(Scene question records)

---+---

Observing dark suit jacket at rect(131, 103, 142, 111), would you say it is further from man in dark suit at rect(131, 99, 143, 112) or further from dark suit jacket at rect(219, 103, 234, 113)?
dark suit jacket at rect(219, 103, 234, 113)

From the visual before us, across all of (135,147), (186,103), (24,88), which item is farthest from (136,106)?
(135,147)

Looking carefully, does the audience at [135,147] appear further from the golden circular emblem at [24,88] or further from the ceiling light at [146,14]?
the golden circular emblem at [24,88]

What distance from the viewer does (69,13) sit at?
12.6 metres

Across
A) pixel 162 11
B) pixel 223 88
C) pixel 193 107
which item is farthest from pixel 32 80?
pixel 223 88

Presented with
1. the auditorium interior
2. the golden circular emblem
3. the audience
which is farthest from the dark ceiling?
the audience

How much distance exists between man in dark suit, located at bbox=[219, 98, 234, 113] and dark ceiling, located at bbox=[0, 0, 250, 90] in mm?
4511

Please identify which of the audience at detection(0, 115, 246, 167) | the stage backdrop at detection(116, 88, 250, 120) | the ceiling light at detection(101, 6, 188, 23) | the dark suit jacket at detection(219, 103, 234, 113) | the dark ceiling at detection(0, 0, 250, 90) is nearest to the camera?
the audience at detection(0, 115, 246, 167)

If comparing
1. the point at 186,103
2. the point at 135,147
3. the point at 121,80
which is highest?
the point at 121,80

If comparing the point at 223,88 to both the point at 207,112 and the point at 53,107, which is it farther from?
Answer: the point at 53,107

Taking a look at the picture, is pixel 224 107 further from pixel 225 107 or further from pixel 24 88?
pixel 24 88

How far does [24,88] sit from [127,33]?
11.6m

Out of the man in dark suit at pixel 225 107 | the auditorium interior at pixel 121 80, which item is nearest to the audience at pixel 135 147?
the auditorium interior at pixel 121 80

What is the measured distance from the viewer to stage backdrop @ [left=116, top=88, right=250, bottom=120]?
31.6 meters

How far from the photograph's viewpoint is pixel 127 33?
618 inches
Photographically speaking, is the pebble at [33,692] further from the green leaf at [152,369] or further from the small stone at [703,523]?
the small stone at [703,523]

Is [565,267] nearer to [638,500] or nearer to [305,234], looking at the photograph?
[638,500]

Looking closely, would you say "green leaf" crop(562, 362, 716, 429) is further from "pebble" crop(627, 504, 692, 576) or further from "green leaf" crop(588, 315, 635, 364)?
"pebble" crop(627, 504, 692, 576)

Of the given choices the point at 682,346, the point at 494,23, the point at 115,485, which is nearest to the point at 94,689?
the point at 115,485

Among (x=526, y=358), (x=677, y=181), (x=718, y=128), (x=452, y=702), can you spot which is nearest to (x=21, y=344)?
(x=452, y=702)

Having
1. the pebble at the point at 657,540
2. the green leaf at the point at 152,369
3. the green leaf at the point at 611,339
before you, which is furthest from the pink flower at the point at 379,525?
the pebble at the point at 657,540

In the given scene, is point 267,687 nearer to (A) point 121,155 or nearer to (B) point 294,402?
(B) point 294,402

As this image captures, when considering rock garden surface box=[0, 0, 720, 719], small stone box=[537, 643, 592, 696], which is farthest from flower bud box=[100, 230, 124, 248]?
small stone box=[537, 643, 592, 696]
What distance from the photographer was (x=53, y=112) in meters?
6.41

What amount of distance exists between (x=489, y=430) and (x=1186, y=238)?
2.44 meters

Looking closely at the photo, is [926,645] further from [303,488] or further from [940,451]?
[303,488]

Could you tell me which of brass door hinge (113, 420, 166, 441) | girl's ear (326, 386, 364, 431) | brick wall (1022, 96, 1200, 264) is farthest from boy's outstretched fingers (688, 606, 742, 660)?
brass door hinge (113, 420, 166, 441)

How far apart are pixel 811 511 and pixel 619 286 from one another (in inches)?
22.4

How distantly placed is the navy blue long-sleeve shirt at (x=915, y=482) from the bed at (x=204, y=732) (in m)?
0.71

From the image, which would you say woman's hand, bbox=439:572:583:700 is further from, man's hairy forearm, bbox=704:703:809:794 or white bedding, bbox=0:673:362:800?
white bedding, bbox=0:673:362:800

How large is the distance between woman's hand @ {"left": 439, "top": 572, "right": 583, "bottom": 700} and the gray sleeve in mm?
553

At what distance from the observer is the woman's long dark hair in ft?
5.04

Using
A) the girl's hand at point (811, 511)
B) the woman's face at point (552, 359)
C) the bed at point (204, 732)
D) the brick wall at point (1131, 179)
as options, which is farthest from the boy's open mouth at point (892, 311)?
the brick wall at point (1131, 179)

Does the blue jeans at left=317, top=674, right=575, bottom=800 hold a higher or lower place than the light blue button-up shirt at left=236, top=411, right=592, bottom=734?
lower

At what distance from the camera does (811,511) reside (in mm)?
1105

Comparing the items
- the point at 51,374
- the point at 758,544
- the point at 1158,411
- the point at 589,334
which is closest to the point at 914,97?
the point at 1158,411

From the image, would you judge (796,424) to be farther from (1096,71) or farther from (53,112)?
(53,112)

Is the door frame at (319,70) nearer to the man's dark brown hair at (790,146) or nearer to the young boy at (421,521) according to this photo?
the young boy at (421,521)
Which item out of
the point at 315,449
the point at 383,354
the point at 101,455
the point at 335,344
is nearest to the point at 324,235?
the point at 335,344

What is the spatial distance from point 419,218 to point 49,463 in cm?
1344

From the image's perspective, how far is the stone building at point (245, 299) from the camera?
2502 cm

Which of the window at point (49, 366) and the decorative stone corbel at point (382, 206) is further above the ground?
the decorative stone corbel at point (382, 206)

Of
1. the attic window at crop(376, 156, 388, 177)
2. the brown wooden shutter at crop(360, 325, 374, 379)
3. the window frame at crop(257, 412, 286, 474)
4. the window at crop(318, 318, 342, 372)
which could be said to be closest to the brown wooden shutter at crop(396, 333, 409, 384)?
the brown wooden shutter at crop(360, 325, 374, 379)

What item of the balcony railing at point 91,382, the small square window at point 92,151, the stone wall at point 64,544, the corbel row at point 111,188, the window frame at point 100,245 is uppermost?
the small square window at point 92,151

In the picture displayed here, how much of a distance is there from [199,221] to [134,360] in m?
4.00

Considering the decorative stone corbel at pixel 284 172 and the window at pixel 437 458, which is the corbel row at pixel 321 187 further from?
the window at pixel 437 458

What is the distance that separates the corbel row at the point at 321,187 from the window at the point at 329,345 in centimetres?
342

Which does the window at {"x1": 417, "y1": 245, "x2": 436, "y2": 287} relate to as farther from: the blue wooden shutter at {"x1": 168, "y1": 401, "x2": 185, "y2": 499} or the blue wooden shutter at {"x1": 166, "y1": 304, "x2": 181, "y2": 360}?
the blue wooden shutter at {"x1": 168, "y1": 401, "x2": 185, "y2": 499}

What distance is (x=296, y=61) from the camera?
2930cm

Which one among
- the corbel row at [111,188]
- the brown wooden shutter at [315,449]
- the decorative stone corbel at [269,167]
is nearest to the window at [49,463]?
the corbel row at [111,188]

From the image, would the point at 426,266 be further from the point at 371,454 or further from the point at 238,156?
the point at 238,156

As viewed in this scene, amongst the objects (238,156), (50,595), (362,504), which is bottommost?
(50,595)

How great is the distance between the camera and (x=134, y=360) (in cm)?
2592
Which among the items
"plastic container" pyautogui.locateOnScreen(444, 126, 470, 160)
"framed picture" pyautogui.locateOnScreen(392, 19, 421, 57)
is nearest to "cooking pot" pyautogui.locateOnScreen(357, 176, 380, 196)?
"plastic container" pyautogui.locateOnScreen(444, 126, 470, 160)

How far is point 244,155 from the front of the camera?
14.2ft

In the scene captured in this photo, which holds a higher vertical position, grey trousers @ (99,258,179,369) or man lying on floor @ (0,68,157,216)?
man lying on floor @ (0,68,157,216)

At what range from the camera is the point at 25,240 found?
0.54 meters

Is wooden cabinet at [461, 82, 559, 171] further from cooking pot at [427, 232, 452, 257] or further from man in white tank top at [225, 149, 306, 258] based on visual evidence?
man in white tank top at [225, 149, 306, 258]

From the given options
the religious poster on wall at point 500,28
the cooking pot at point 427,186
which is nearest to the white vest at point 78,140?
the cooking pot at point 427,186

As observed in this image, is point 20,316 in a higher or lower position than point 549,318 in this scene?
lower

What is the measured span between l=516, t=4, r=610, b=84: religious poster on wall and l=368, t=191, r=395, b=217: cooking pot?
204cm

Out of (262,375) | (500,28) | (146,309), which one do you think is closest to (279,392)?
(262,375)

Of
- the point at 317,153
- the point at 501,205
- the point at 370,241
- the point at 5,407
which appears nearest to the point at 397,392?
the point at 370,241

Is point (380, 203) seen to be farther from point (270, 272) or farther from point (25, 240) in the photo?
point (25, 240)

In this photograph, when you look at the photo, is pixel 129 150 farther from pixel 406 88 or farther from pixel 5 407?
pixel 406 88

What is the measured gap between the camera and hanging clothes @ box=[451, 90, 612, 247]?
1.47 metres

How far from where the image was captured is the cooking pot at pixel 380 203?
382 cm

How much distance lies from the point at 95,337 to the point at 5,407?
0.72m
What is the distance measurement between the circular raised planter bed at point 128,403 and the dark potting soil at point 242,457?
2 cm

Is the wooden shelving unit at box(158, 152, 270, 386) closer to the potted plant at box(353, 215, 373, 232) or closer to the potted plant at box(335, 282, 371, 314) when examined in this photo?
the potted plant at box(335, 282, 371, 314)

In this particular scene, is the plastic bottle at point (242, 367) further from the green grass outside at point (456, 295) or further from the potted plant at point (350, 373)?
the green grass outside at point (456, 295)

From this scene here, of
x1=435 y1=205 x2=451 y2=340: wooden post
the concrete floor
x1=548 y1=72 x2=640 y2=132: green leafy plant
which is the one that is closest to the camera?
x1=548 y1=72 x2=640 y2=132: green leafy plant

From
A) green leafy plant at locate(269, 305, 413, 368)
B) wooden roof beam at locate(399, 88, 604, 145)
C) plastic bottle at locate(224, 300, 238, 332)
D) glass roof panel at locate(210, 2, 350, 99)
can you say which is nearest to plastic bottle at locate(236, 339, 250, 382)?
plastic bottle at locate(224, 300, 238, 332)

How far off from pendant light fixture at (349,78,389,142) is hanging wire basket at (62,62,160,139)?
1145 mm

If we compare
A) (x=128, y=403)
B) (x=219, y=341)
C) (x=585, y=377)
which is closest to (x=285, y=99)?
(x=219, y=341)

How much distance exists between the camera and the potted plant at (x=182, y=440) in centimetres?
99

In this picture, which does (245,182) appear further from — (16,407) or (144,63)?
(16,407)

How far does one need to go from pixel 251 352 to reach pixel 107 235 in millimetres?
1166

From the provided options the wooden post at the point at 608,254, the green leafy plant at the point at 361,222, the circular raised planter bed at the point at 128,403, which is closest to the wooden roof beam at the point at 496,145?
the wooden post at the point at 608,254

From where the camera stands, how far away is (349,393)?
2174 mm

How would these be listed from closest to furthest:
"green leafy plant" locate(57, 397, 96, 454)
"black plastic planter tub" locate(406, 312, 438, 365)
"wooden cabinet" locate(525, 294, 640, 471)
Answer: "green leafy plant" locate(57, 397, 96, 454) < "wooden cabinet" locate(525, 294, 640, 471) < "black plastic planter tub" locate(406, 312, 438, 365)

---+---

Everything from the line that contains "In this particular" through the end of the records must be duplicated exactly, and nothing outside that range.

§ The response
In this particular scene, is the plastic bottle at point (242, 367) further from the green grass outside at point (456, 295) or further from the potted plant at point (350, 373)?
the green grass outside at point (456, 295)

From this scene here, of
x1=435 y1=205 x2=451 y2=340: wooden post
the concrete floor
x1=548 y1=72 x2=640 y2=132: green leafy plant
which is the one that is closest to the camera?
x1=548 y1=72 x2=640 y2=132: green leafy plant

From
A) green leafy plant at locate(269, 305, 413, 368)
B) wooden roof beam at locate(399, 88, 604, 145)
C) plastic bottle at locate(224, 300, 238, 332)
D) glass roof panel at locate(210, 2, 350, 99)
can you say which is nearest to plastic bottle at locate(236, 339, 250, 382)?
plastic bottle at locate(224, 300, 238, 332)

How far off from pendant light fixture at (349,78,389,142) is hanging wire basket at (62,62,160,139)?
1145 mm

If we compare
A) (x=128, y=403)
B) (x=219, y=341)
C) (x=585, y=377)
which is closest to (x=285, y=99)?
(x=219, y=341)

How much distance exists between the camera and the potted plant at (x=182, y=440) in centimetres?
99

In this picture, which does (245,182) appear further from — (16,407) or (144,63)?
(16,407)

How far does one need to go from pixel 251 352 to reach pixel 107 235 in millimetres?
1166

From the provided options the wooden post at the point at 608,254, the green leafy plant at the point at 361,222, the circular raised planter bed at the point at 128,403, which is closest to the wooden roof beam at the point at 496,145?
the wooden post at the point at 608,254

From where the camera stands, how far away is (349,393)?
2174 mm

How would these be listed from closest to furthest:
"green leafy plant" locate(57, 397, 96, 454)
"black plastic planter tub" locate(406, 312, 438, 365)
"wooden cabinet" locate(525, 294, 640, 471)
Answer: "green leafy plant" locate(57, 397, 96, 454) < "wooden cabinet" locate(525, 294, 640, 471) < "black plastic planter tub" locate(406, 312, 438, 365)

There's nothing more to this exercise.